## Records
──────────
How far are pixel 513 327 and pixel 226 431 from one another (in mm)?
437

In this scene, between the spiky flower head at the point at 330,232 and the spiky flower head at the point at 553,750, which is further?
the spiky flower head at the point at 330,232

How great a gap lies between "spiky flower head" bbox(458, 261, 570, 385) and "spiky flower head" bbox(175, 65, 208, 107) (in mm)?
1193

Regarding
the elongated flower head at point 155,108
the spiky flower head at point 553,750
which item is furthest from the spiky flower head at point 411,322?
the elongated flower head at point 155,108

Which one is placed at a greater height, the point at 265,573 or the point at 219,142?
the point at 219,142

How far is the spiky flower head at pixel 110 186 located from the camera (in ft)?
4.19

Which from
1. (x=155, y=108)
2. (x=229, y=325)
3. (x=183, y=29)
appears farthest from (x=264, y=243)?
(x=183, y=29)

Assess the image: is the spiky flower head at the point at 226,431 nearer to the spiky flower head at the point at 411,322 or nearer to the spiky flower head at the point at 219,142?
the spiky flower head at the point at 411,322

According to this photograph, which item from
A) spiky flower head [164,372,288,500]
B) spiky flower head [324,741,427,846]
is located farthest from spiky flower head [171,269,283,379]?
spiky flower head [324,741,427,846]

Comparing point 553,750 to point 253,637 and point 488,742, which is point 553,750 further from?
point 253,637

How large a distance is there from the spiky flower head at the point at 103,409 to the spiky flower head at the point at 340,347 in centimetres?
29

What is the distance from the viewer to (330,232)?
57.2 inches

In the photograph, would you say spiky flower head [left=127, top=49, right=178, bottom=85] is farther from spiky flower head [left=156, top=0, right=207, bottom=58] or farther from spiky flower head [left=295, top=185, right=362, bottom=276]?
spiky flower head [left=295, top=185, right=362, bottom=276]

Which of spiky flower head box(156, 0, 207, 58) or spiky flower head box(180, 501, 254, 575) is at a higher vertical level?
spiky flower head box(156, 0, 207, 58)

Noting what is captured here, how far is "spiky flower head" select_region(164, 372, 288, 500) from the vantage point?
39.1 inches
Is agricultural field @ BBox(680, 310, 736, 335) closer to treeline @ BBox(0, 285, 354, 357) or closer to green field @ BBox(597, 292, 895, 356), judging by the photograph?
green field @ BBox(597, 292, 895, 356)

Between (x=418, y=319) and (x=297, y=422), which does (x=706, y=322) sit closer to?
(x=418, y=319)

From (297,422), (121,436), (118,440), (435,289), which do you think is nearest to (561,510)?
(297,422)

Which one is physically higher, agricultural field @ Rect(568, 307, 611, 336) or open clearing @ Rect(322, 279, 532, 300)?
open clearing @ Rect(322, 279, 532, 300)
──────────
## Goal
Transcribe every item above verbatim, line by line.

## Finished task
How far are pixel 513 327 and pixel 226 431 from one another (in mm)?
437

In this scene, between the spiky flower head at the point at 330,232 and the spiky flower head at the point at 553,750, which is further?
the spiky flower head at the point at 330,232

How great a gap lies between "spiky flower head" bbox(458, 261, 570, 385) and "spiky flower head" bbox(175, 65, 208, 107) (in mm)?
1193

Regarding
the elongated flower head at point 155,108
the spiky flower head at point 553,750
which item is furthest from the spiky flower head at point 411,322?
the elongated flower head at point 155,108

Which one is placed at a greater height, the point at 265,573 or the point at 219,142?
the point at 219,142

How far is the spiky flower head at pixel 110 186 located from the camera (in ft)?
4.19

Which from
1. (x=155, y=108)
2. (x=229, y=325)
3. (x=183, y=29)
appears farthest from (x=264, y=243)?
(x=183, y=29)

Assess the image: is the spiky flower head at the point at 226,431 nearer to the spiky flower head at the point at 411,322 or nearer to the spiky flower head at the point at 219,142?
the spiky flower head at the point at 411,322

According to this photograph, which item from
A) spiky flower head [164,372,288,500]
B) spiky flower head [324,741,427,846]
is located farthest from spiky flower head [171,269,283,379]?
spiky flower head [324,741,427,846]

Comparing point 553,750 to point 253,637 and point 488,742, which is point 553,750 further from?
point 253,637

How large a distance is there from the spiky flower head at the point at 103,409 to the spiky flower head at the point at 340,347 in centimetres?
29

What is the distance from the viewer to (330,232)?
57.2 inches

In the photograph, would you say spiky flower head [left=127, top=49, right=178, bottom=85] is farther from spiky flower head [left=156, top=0, right=207, bottom=58] or farther from spiky flower head [left=295, top=185, right=362, bottom=276]?
spiky flower head [left=295, top=185, right=362, bottom=276]

Which of spiky flower head box(156, 0, 207, 58) or spiky flower head box(180, 501, 254, 575) is at a higher vertical level?
spiky flower head box(156, 0, 207, 58)

Noting what is captured here, how far is "spiky flower head" select_region(164, 372, 288, 500) from the vantage point?
39.1 inches
Is agricultural field @ BBox(680, 310, 736, 335) closer to treeline @ BBox(0, 285, 354, 357) or closer to green field @ BBox(597, 292, 895, 356), judging by the photograph?
green field @ BBox(597, 292, 895, 356)

Between (x=418, y=319) and (x=297, y=422), which does (x=706, y=322) sit closer to?
(x=418, y=319)

From (297,422), (121,436), (118,440), (435,289), which do you think is nearest to (561,510)?
(297,422)

Which one is physically higher, agricultural field @ Rect(568, 307, 611, 336) or open clearing @ Rect(322, 279, 532, 300)?
open clearing @ Rect(322, 279, 532, 300)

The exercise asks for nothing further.